_Input_.
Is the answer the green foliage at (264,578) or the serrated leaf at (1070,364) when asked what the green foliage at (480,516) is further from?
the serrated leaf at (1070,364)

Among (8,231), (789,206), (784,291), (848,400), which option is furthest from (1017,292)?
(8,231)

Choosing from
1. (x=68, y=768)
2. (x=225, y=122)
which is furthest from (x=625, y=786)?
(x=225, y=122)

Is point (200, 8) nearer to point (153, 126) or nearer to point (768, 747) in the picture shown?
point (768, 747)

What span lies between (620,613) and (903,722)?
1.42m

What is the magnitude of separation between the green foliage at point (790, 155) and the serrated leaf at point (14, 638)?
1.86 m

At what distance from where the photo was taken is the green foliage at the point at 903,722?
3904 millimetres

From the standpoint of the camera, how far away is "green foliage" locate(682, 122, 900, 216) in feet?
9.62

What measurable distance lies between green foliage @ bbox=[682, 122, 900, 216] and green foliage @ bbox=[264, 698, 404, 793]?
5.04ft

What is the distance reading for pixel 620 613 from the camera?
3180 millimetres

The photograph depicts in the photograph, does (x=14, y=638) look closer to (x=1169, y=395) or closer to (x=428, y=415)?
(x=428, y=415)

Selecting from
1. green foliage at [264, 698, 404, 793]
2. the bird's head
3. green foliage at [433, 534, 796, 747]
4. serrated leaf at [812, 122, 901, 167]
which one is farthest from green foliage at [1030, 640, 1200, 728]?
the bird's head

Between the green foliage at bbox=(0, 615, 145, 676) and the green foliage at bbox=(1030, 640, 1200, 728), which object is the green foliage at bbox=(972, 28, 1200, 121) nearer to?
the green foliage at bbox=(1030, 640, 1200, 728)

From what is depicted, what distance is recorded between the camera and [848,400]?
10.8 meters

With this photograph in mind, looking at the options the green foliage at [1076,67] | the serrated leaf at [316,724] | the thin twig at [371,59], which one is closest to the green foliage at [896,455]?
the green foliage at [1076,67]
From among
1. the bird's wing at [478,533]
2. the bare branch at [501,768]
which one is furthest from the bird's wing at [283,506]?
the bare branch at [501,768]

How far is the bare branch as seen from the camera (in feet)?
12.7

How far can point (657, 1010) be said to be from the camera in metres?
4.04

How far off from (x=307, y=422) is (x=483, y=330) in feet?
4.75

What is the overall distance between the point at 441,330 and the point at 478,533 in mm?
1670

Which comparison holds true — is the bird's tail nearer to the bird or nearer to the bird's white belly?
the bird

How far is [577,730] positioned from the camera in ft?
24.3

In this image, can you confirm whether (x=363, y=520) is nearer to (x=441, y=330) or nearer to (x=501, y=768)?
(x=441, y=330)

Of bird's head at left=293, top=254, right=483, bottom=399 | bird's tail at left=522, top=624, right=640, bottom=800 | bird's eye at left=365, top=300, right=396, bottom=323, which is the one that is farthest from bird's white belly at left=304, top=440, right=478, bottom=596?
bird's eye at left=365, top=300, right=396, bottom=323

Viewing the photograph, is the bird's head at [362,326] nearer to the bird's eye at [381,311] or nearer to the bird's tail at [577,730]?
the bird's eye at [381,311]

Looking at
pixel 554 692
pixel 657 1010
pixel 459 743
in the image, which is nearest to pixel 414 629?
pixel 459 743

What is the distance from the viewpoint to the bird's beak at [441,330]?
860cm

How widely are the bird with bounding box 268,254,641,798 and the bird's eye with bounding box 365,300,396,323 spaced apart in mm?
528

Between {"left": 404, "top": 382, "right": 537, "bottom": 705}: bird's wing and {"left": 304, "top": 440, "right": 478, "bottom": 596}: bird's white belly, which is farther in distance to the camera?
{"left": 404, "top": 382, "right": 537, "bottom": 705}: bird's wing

_Set task_. Extract every entry in the listing word for word.

_Written reply_.
Is the answer the green foliage at (264,578) or the serrated leaf at (1070,364) when asked what the green foliage at (480,516) is further from?
the serrated leaf at (1070,364)

Among (8,231), (789,206), (784,291), (848,400), which option is furthest from (1017,292)?
(8,231)

Choosing from
1. (x=68, y=768)
2. (x=225, y=122)
which is furthest from (x=625, y=786)?
(x=225, y=122)

Is point (200, 8) nearer to point (153, 126) or nearer to point (768, 747) in the picture shown?
point (768, 747)

What span lies between (620,613) and (903,722)?
1.42m

What is the magnitude of separation between the green foliage at point (790, 155) and the serrated leaf at point (14, 638)?
1.86 m

At what distance from where the photo was taken is the green foliage at the point at 903,722?
3904 millimetres

From the standpoint of the camera, how far away is "green foliage" locate(682, 122, 900, 216) in feet?
9.62

What measurable distance lies between green foliage @ bbox=[682, 122, 900, 216] and green foliage @ bbox=[264, 698, 404, 793]?
5.04ft

What is the distance reading for pixel 620 613 from the camera?
3180 millimetres

The photograph depicts in the photograph, does (x=14, y=638) look closer to (x=1169, y=395) or closer to (x=428, y=415)?
(x=428, y=415)

Selecting from
1. green foliage at [264, 698, 404, 793]
2. the bird's head
3. green foliage at [433, 534, 796, 747]
4. serrated leaf at [812, 122, 901, 167]
which one is farthest from green foliage at [1030, 640, 1200, 728]?
the bird's head

Between the green foliage at bbox=(0, 615, 145, 676) and the green foliage at bbox=(1030, 640, 1200, 728), which object is the green foliage at bbox=(972, 28, 1200, 121) nearer to?
the green foliage at bbox=(1030, 640, 1200, 728)

From what is depicted, what distance is recorded between the camera and [848,400]?
10.8 meters

With this photograph in mind, looking at the options the green foliage at [1076,67] | the serrated leaf at [316,724] | the thin twig at [371,59], which one is closest to the green foliage at [896,455]?
the green foliage at [1076,67]
From among
1. the bird's wing at [478,533]
2. the bare branch at [501,768]
which one is furthest from the bird's wing at [283,506]?
the bare branch at [501,768]

How far is the bare branch as seen from the camera (in feet)?
12.7

How far can point (657, 1010) be said to be from the camera in metres?
4.04

How far off from (x=307, y=422) is (x=483, y=330) in feet?
4.75

What is the overall distance between the point at 441,330 and the point at 478,533 in mm?
1670

Which comparison holds true — is the bird's tail nearer to the bird or nearer to the bird's white belly?
the bird

How far is [577,730] positioned from the camera in ft?
24.3

In this image, can you confirm whether (x=363, y=520) is nearer to (x=441, y=330) or nearer to (x=501, y=768)?
(x=441, y=330)

Of bird's head at left=293, top=254, right=483, bottom=399 | bird's tail at left=522, top=624, right=640, bottom=800 | bird's eye at left=365, top=300, right=396, bottom=323, which is the one that is farthest from bird's white belly at left=304, top=440, right=478, bottom=596?
bird's eye at left=365, top=300, right=396, bottom=323

Viewing the photograph, is the bird's head at [362,326] nearer to the bird's eye at [381,311] or nearer to the bird's tail at [577,730]?
the bird's eye at [381,311]

Looking at
pixel 554 692
pixel 657 1010
pixel 459 743
in the image, which is nearest to pixel 414 629?
pixel 459 743

What is the distance from the viewpoint to the bird's beak at [441,330]?
860cm

How widely are the bird with bounding box 268,254,641,798 and the bird's eye with bounding box 365,300,396,323 spaced apart in mm?
528

Between {"left": 404, "top": 382, "right": 537, "bottom": 705}: bird's wing and {"left": 304, "top": 440, "right": 478, "bottom": 596}: bird's white belly, which is farther in distance to the camera?
{"left": 404, "top": 382, "right": 537, "bottom": 705}: bird's wing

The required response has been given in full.